White House Plans To Address Cryptocurrency Risks In ‘Roadmap’ Publication

The White House has released a plan of action requesting that authorities step up enforcement and strengthen efforts to control the cryptocurrency industry.

The Biden Administration outlined its strategy for addressing potential dangers associated with cryptocurrencies in a blog post on Friday. The plan includes increased enforcement by authorities and calls for Congress to take a more active role in regulating the industry.

Roadmap To Mitigate Cryptocurrency Risks:

The Biden Administration has released a framework for the development of digital assets. The Framework aims to ensure safety and responsibility while addressing the risks posed by cryptocurrencies. It recognizes the potential benefits of cryptocurrency technologies in terms of faster, cheaper, and safer payments.

The Framework also highlights the risks, such as entities ignoring financial regulations and basic risk controls, misleading consumers, committing fraud, and poor cybersecurity. And the involvement of North Korea in stealing over a billion dollars to fund its missile program.

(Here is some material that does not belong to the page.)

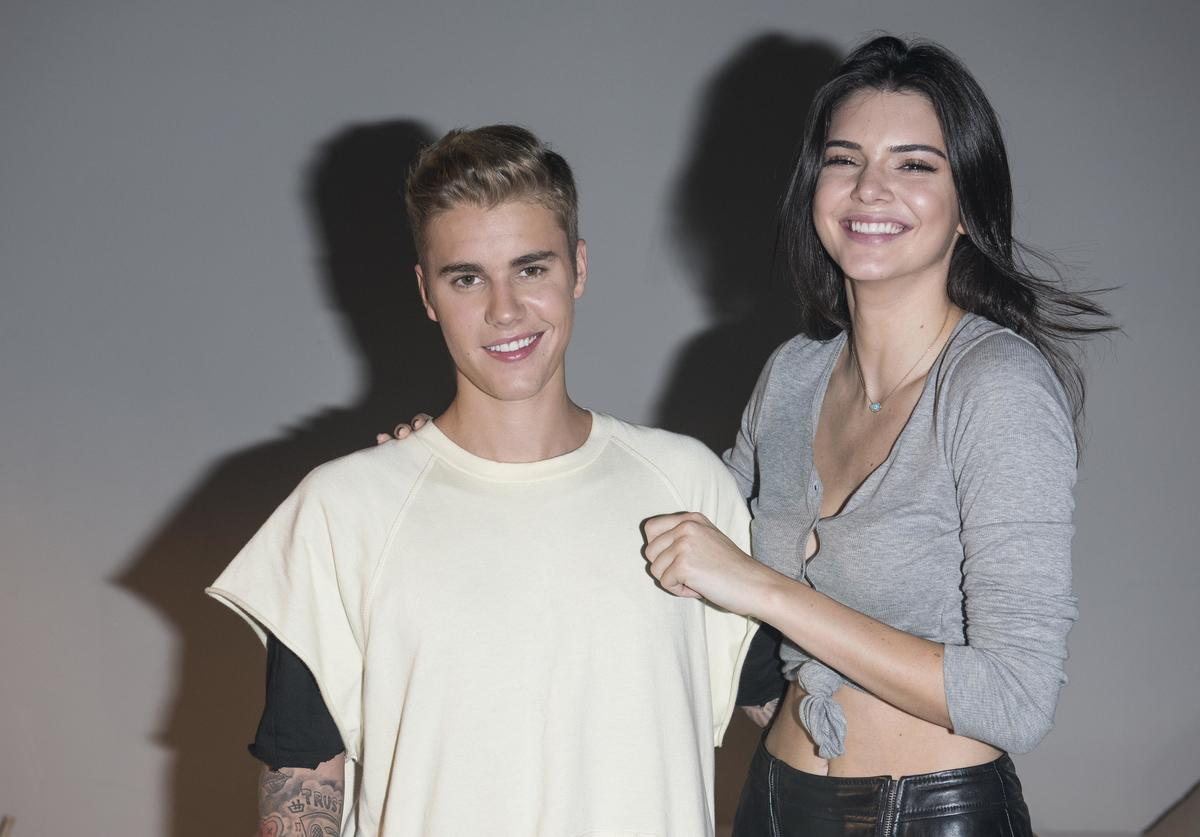 Justin Bieber and Kendall Jenner pose backstage at the Calvin Klein Jeans music event with special appearance from Justin Bieber and performances by Jay Park, Kevin Poon, Joon & Verbal at the Kai Tak Cruise Terminal, Hong Kong, Thursday, June 11, 2015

The banking agencies issued guidance on separating risky digital assets from the banking system. Government agencies plan to launch public awareness programs to inform consumers about the risks of investing in cryptocurrencies.

The Administration encourages regulators to continue their efforts, including measures to address and limit financial institutions’ exposure to the dangers of digital assets.

Related Reading | White House Seeks Public Feedback On National Digital Assets Agenda

The Administration considers an error to permit organizations such as pension funds to invest in the cryptocurrency markets. It would strengthen the connection between cryptocurrencies and the broader financial system and raise systemic risks. They urged Congress not to pass laws that would deepen these ties.

The White House advised that :

“At President Biden’s direction, we have spent the past year identifying the risks of cryptocurrencies and acting to mitigate them using the authorities that the Executive Branch has.”

Risks Associated With Legislation

Congressional action would be beneficial, but it could also make it difficult for the Administration to address the risks. Legislation should not allow mainstream institutions like pension funds to invest heavily in cryptocurrency markets.

In the past year, the limited exposure of traditional financial institutions to cryptocurrencies has prevented them from spreading turmoil to the broader financial system. It would be a severe mistake to pass laws that strengthen the connection between cryptocurrencies and the more comprehensive financial plan.

The Administration supports new technologies that make financial services more efficient, but they need to be secure. They will work on developing a framework for digital assets and work with Congress to put safeguards in place so the new digital economy benefits everyone.